## Aim of the exercise
Turn the items below into a Markdown table with a "Row" column for the row number and a "Line" column for the line, skipping blank lines. Leave the pictures out.

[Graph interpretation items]
= = = = =

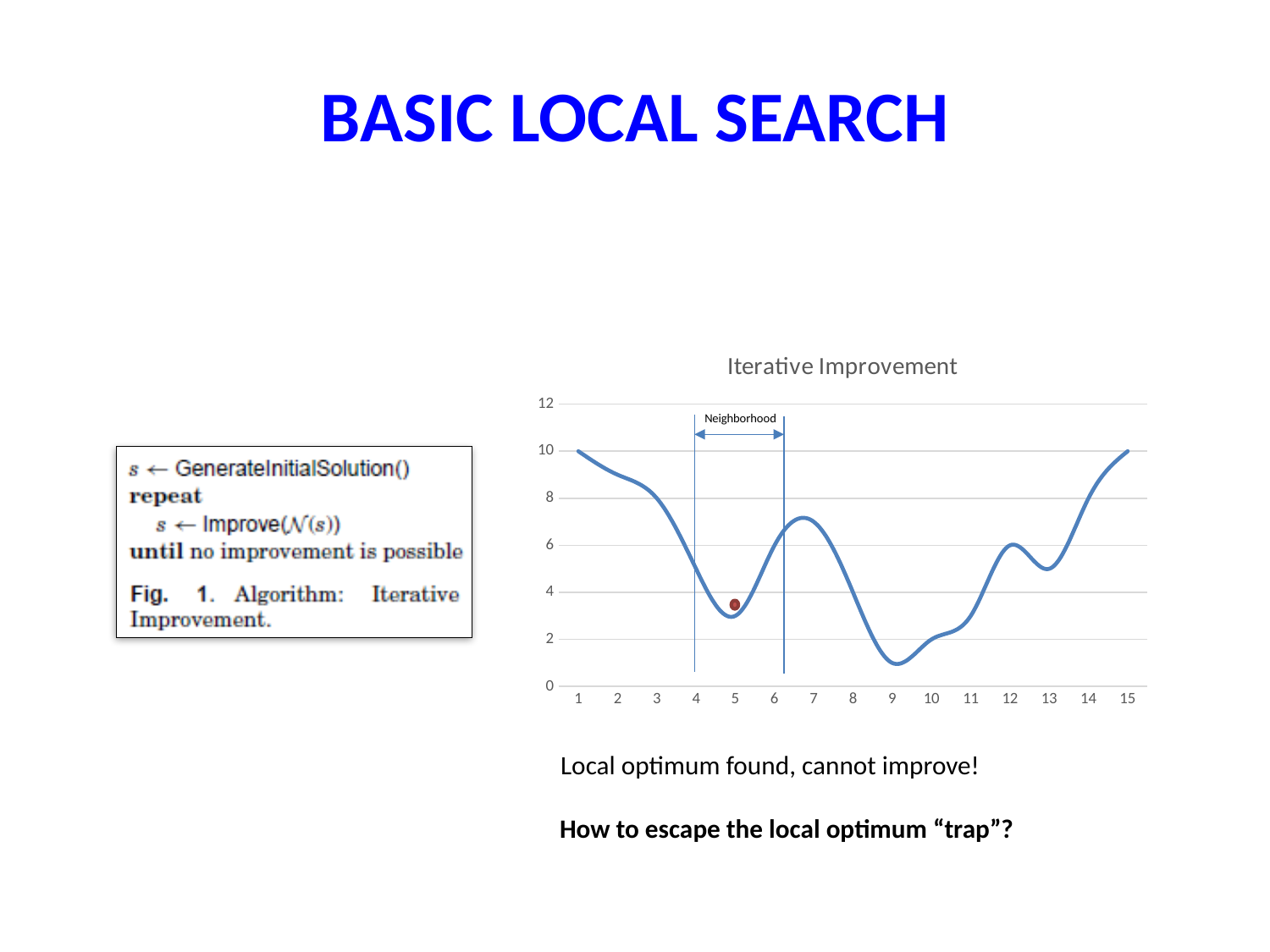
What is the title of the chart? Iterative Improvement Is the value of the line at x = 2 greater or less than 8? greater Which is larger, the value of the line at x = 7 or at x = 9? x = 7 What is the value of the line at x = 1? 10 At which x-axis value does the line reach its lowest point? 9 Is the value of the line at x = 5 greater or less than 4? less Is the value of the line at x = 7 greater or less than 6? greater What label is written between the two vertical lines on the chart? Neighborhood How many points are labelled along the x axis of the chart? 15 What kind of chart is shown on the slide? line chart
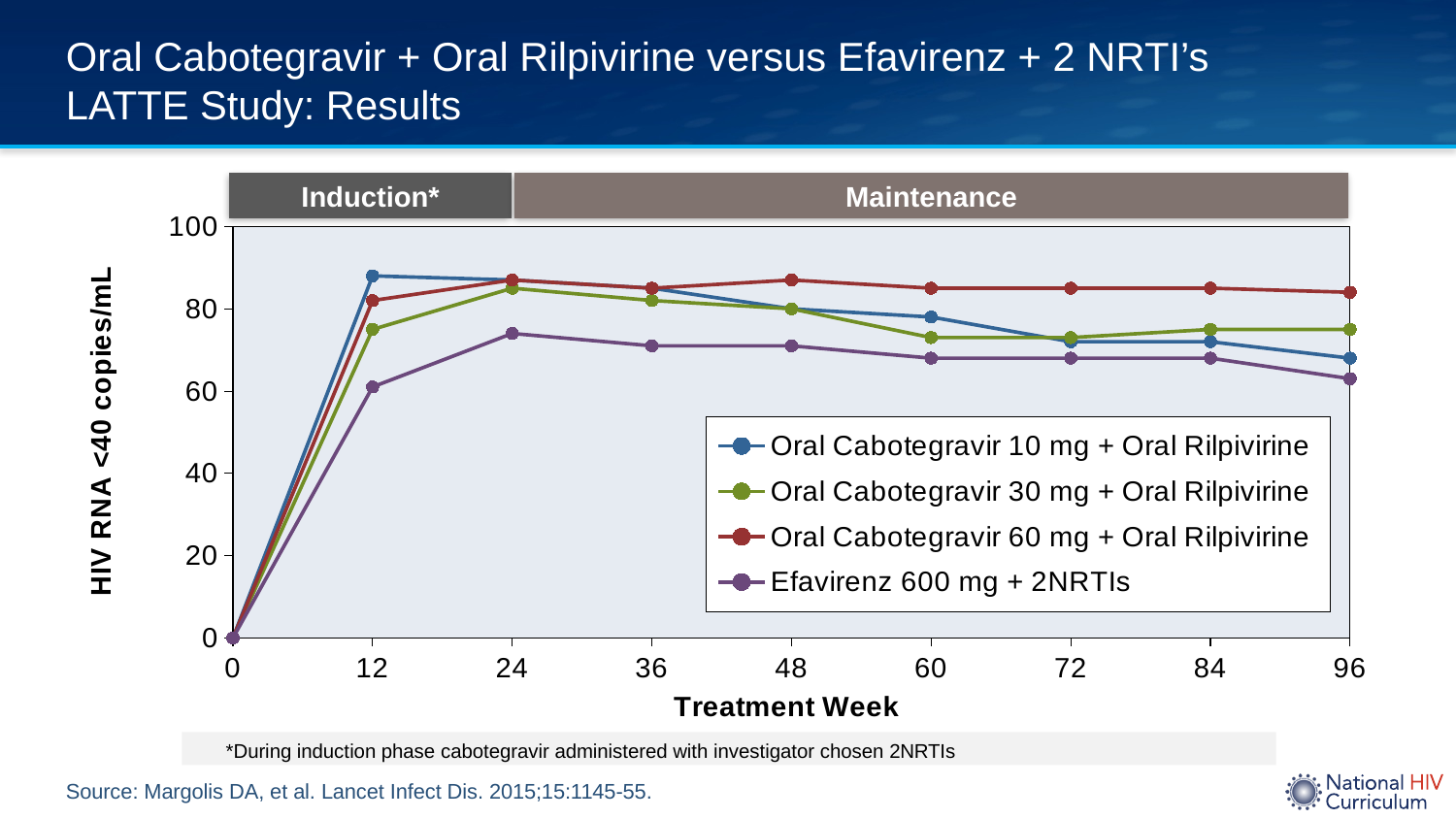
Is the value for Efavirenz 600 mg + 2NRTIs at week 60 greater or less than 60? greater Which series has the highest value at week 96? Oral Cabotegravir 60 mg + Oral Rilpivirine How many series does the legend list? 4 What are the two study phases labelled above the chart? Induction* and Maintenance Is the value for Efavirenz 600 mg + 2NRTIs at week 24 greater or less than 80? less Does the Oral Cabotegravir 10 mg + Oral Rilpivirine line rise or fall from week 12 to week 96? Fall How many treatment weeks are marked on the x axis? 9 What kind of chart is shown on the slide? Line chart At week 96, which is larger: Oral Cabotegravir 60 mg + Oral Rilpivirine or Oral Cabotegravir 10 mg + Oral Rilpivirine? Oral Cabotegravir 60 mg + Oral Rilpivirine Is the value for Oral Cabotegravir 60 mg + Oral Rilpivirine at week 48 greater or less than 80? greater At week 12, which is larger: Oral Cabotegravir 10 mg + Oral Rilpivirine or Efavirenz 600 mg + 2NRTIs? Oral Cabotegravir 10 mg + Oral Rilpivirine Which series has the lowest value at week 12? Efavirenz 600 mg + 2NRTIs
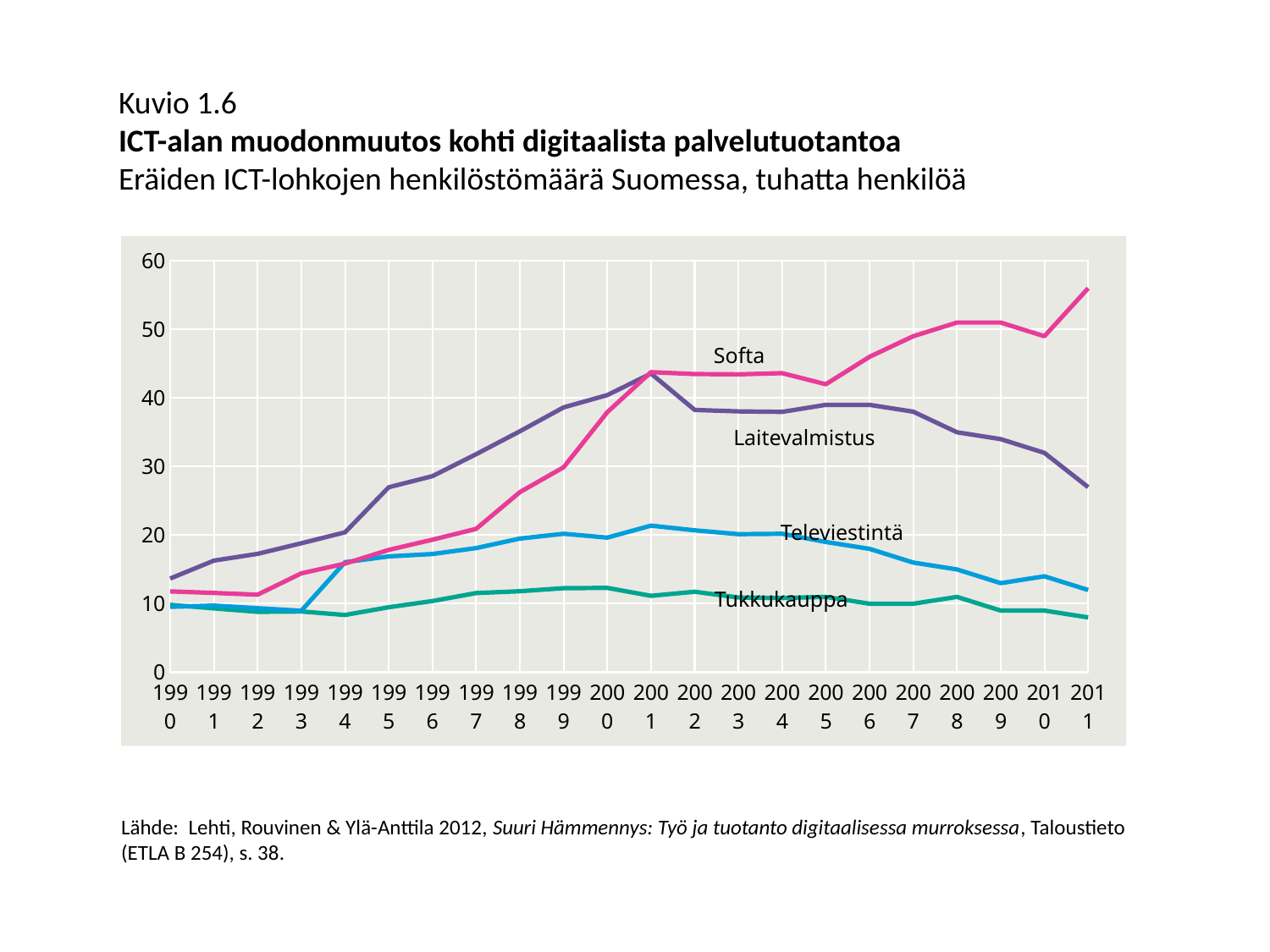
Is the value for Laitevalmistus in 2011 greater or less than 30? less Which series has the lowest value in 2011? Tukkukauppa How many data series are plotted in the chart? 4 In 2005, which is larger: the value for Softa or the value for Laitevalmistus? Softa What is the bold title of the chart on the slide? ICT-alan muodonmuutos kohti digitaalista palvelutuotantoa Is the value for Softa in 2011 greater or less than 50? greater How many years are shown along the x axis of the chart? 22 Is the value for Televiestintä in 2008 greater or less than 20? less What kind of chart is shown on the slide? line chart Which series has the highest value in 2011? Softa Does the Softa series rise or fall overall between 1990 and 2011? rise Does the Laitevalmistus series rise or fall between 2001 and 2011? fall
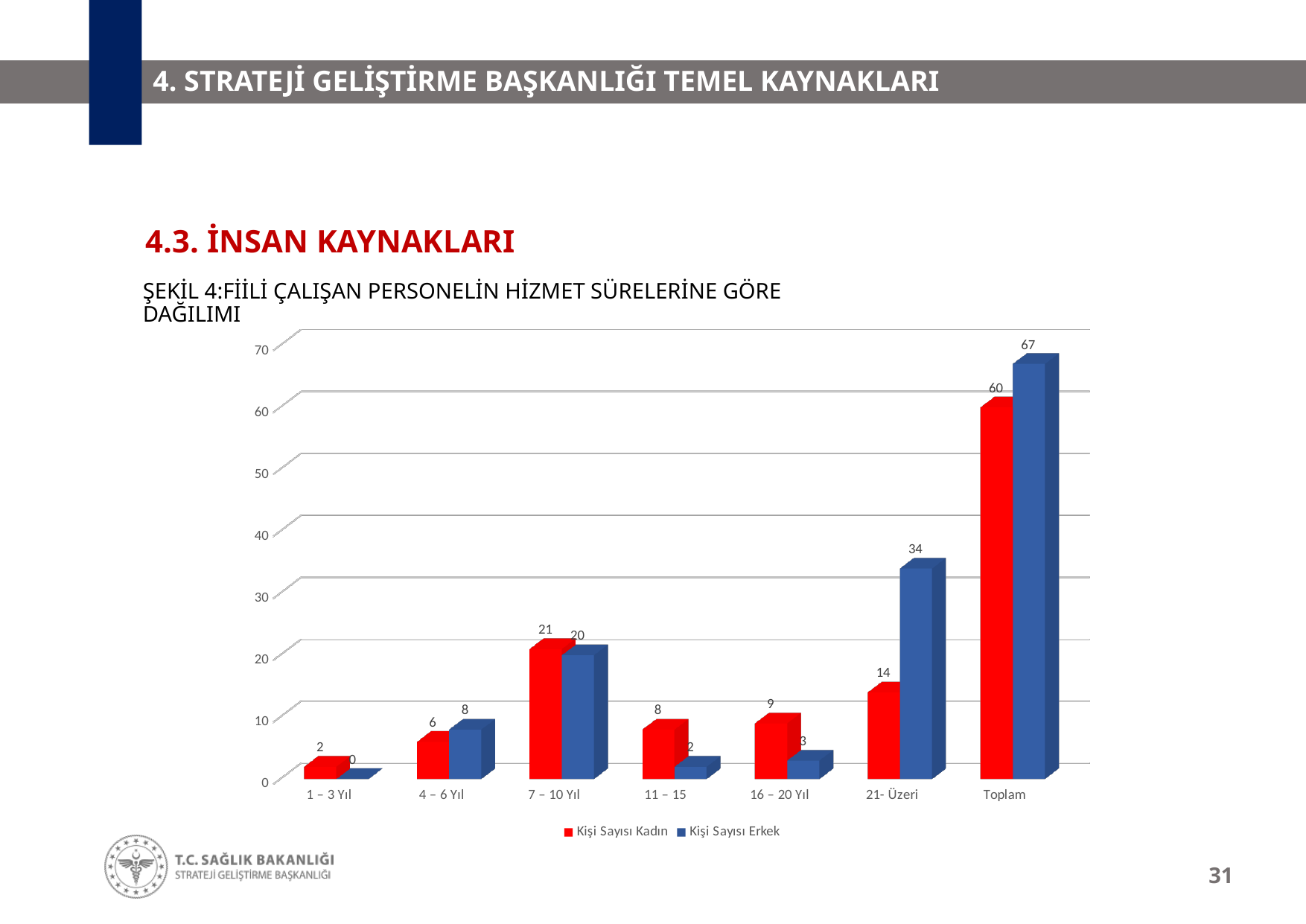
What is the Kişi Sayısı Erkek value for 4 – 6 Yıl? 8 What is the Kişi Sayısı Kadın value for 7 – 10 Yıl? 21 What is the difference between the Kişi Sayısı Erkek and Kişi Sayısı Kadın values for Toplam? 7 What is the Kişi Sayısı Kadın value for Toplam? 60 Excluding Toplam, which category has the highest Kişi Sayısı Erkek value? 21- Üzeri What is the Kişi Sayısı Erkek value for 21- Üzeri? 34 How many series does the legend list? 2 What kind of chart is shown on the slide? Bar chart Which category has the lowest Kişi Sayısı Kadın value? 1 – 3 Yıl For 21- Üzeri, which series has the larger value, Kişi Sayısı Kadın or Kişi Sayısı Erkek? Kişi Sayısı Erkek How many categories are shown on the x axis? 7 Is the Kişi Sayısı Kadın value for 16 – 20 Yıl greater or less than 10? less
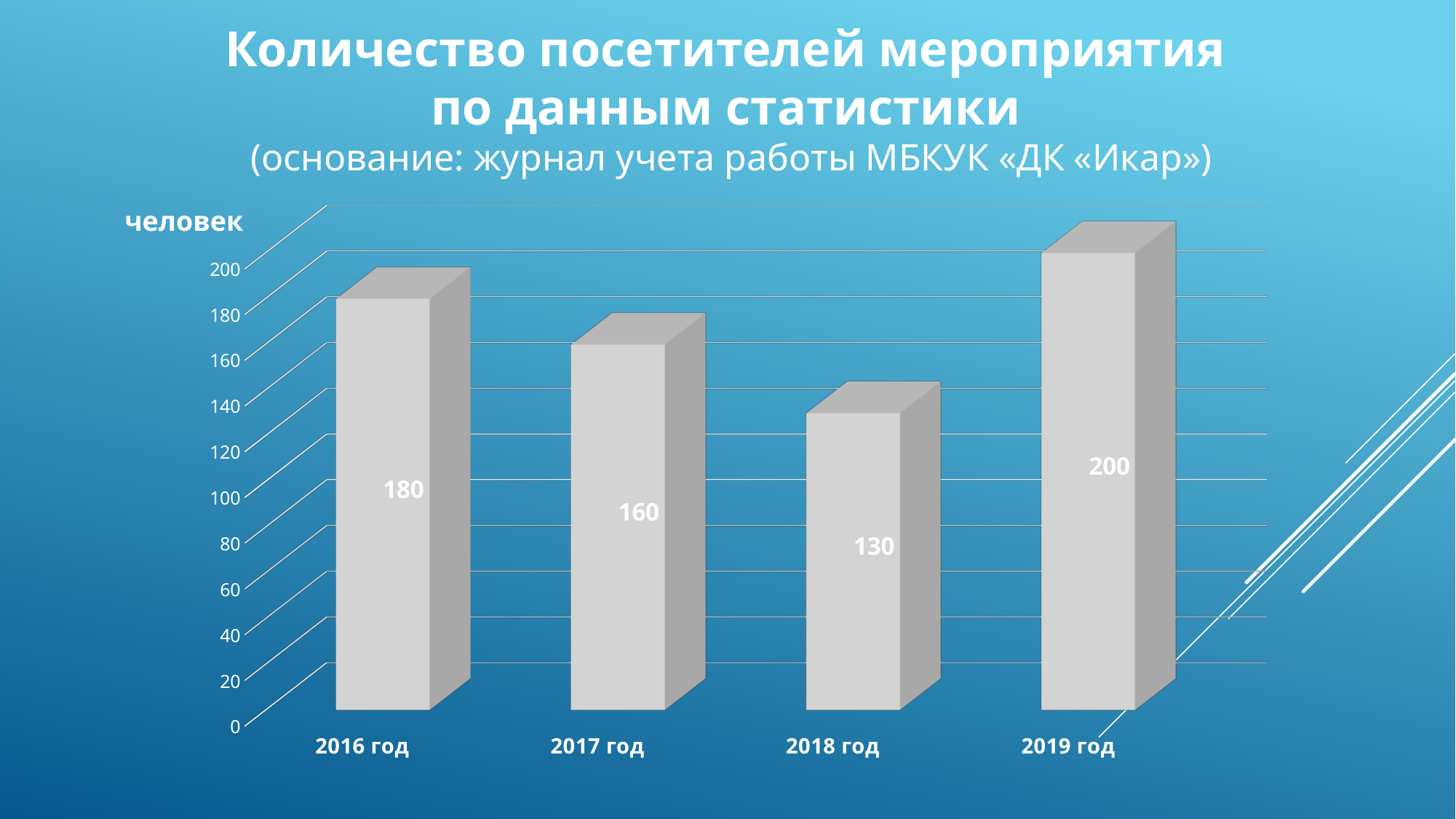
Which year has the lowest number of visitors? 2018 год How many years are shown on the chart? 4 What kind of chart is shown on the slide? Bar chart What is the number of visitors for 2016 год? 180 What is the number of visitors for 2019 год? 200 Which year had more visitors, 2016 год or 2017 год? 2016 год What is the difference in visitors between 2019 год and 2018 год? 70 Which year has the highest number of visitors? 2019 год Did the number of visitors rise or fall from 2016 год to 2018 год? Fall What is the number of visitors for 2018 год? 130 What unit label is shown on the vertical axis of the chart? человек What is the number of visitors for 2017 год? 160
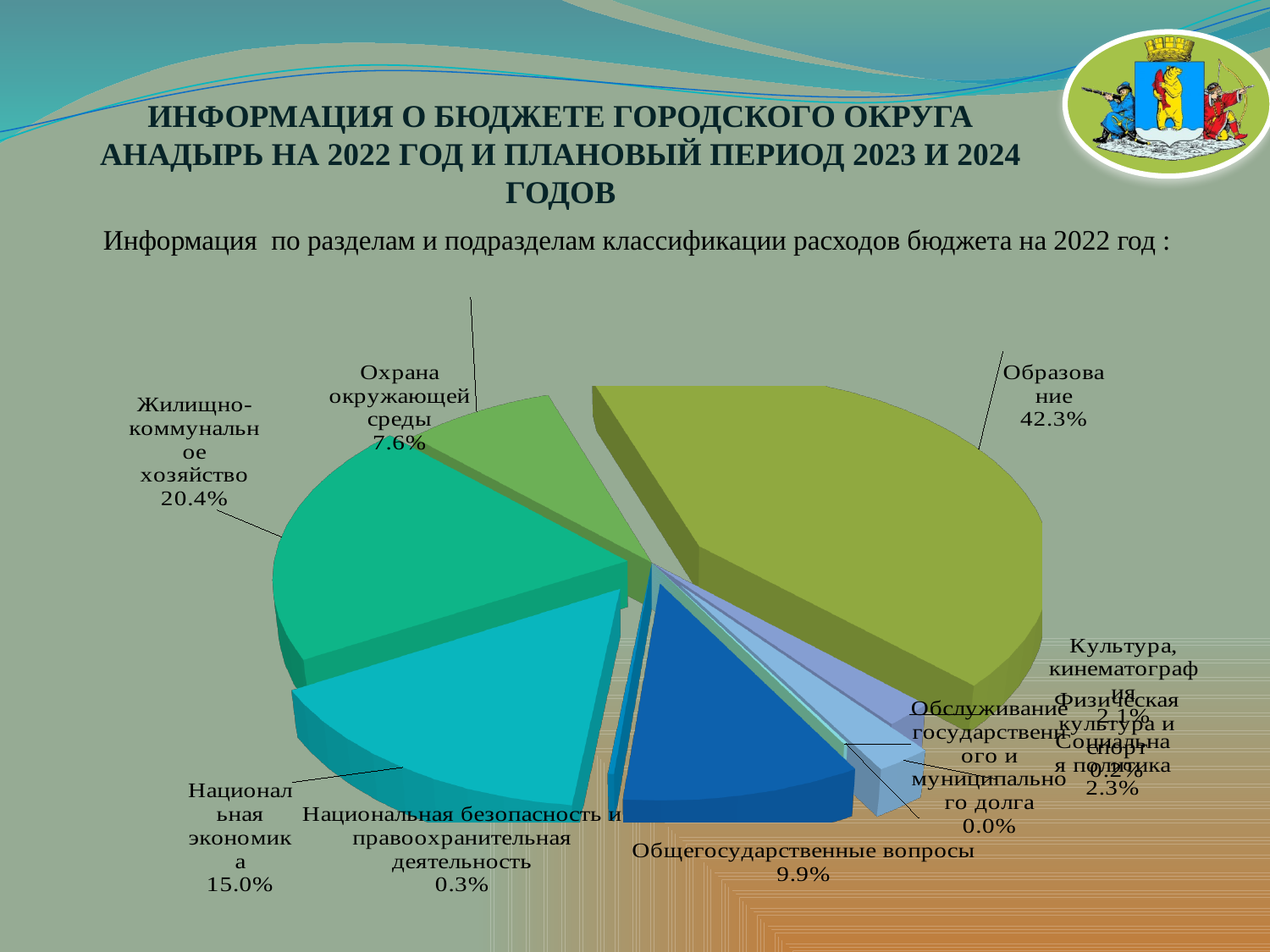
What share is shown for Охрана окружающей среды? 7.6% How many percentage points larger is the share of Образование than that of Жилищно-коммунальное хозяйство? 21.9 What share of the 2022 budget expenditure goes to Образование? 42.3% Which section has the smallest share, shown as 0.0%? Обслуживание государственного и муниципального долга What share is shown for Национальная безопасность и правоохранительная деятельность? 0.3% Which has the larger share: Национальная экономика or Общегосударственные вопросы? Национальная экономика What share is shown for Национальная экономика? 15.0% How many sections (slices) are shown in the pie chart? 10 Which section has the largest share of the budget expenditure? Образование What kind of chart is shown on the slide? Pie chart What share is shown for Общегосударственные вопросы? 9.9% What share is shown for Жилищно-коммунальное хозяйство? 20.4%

= = = = =

## Task result
| Row | Line |
|---|---|
| 1 | What is the title of the chart? Iterative Improvement Is the value of the line at x = 2 greater or less than 8? greater Which is larger, the value of the line at x = 7 or at x = 9? x = 7 What is the value of the line at x = 1? 10 At which x-axis value does the line reach its lowest point? 9 Is the value of the line at x = 5 greater or less than 4? less Is the value of the line at x = 7 greater or less than 6? greater What label is written between the two vertical lines on the chart? Neighborhood How many points are labelled along the x axis of the chart? 15 What kind of chart is shown on the slide? line chart |
| 2 | Is the value for Efavirenz 600 mg + 2NRTIs at week 60 greater or less than 60? greater Which series has the highest value at week 96? Oral Cabotegravir 60 mg + Oral Rilpivirine How many series does the legend list? 4 What are the two study phases labelled above the chart? Induction* and Maintenance Is the value for Efavirenz 600 mg + 2NRTIs at week 24 greater or less than 80? less Does the Oral Cabotegravir 10 mg + Oral Rilpivirine line rise or fall from week 12 to week 96? Fall How many treatment weeks are marked on the x axis? 9 What kind of chart is shown on the slide? Line chart At week 96, which is larger: Oral Cabotegravir 60 mg + Oral Rilpivirine or Oral Cabotegravir 10 mg + Oral Rilpivirine? Oral Cabotegravir 60 mg + Oral Rilpivirine Is the value for Oral Cabotegravir 60 mg + Oral Rilpivirine at week 48 greater or less than 80? greater At week 12, which is larger: Oral Cabotegravir 10 mg + Oral Rilpivirine or Efavirenz 600 mg + 2NRTIs? Oral Cabotegravir 10 mg + Oral Rilpivirine Which series has the lowest value at week 12? Efavirenz 600 mg + 2NRTIs |
| 3 | Is the value for Laitevalmistus in 2011 greater or less than 30? less Which series has the lowest value in 2011? Tukkukauppa How many data series are plotted in the chart? 4 In 2005, which is larger: the value for Softa or the value for Laitevalmistus? Softa What is the bold title of the chart on the slide? ICT-alan muodonmuutos kohti digitaalista palvelutuotantoa Is the value for Softa in 2011 greater or less than 50? greater How many years are shown along the x axis of the chart? 22 Is the value for Televiestintä in 2008 greater or less than 20? less What kind of chart is shown on the slide? line chart Which series has the highest value in 2011? Softa Does the Softa series rise or fall overall between 1990 and 2011? rise Does the Laitevalmistus series rise or fall between 2001 and 2011? fall |
| 4 | What is the Kişi Sayısı Erkek value for 4 – 6 Yıl? 8 What is the Kişi Sayısı Kadın value for 7 – 10 Yıl? 21 What is the difference between the Kişi Sayısı Erkek and Kişi Sayısı Kadın values for Toplam? 7 What is the Kişi Sayısı Kadın value for Toplam? 60 Excluding Toplam, which category has the highest Kişi Sayısı Erkek value? 21- Üzeri What is the Kişi Sayısı Erkek value for 21- Üzeri? 34 How many series does the legend list? 2 What kind of chart is shown on the slide? Bar chart Which category has the lowest Kişi Sayısı Kadın value? 1 – 3 Yıl For 21- Üzeri, which series has the larger value, Kişi Sayısı Kadın or Kişi Sayısı Erkek? Kişi Sayısı Erkek How many categories are shown on the x axis? 7 Is the Kişi Sayısı Kadın value for 16 – 20 Yıl greater or less than 10? less |
| 5 | Which year has the lowest number of visitors? 2018 год How many years are shown on the chart? 4 What kind of chart is shown on the slide? Bar chart What is the number of visitors for 2016 год? 180 What is the number of visitors for 2019 год? 200 Which year had more visitors, 2016 год or 2017 год? 2016 год What is the difference in visitors between 2019 год and 2018 год? 70 Which year has the highest number of visitors? 2019 год Did the number of visitors rise or fall from 2016 год to 2018 год? Fall What is the number of visitors for 2018 год? 130 What unit label is shown on the vertical axis of the chart? человек What is the number of visitors for 2017 год? 160 |
| 6 | What share is shown for Охрана окружающей среды? 7.6% How many percentage points larger is the share of Образование than that of Жилищно-коммунальное хозяйство? 21.9 What share of the 2022 budget expenditure goes to Образование? 42.3% Which section has the smallest share, shown as 0.0%? Обслуживание государственного и муниципального долга What share is shown for Национальная безопасность и правоохранительная деятельность? 0.3% Which has the larger share: Национальная экономика or Общегосударственные вопросы? Национальная экономика What share is shown for Национальная экономика? 15.0% How many sections (slices) are shown in the pie chart? 10 Which section has the largest share of the budget expenditure? Образование What kind of chart is shown on the slide? Pie chart What share is shown for Общегосударственные вопросы? 9.9% What share is shown for Жилищно-коммунальное хозяйство? 20.4% |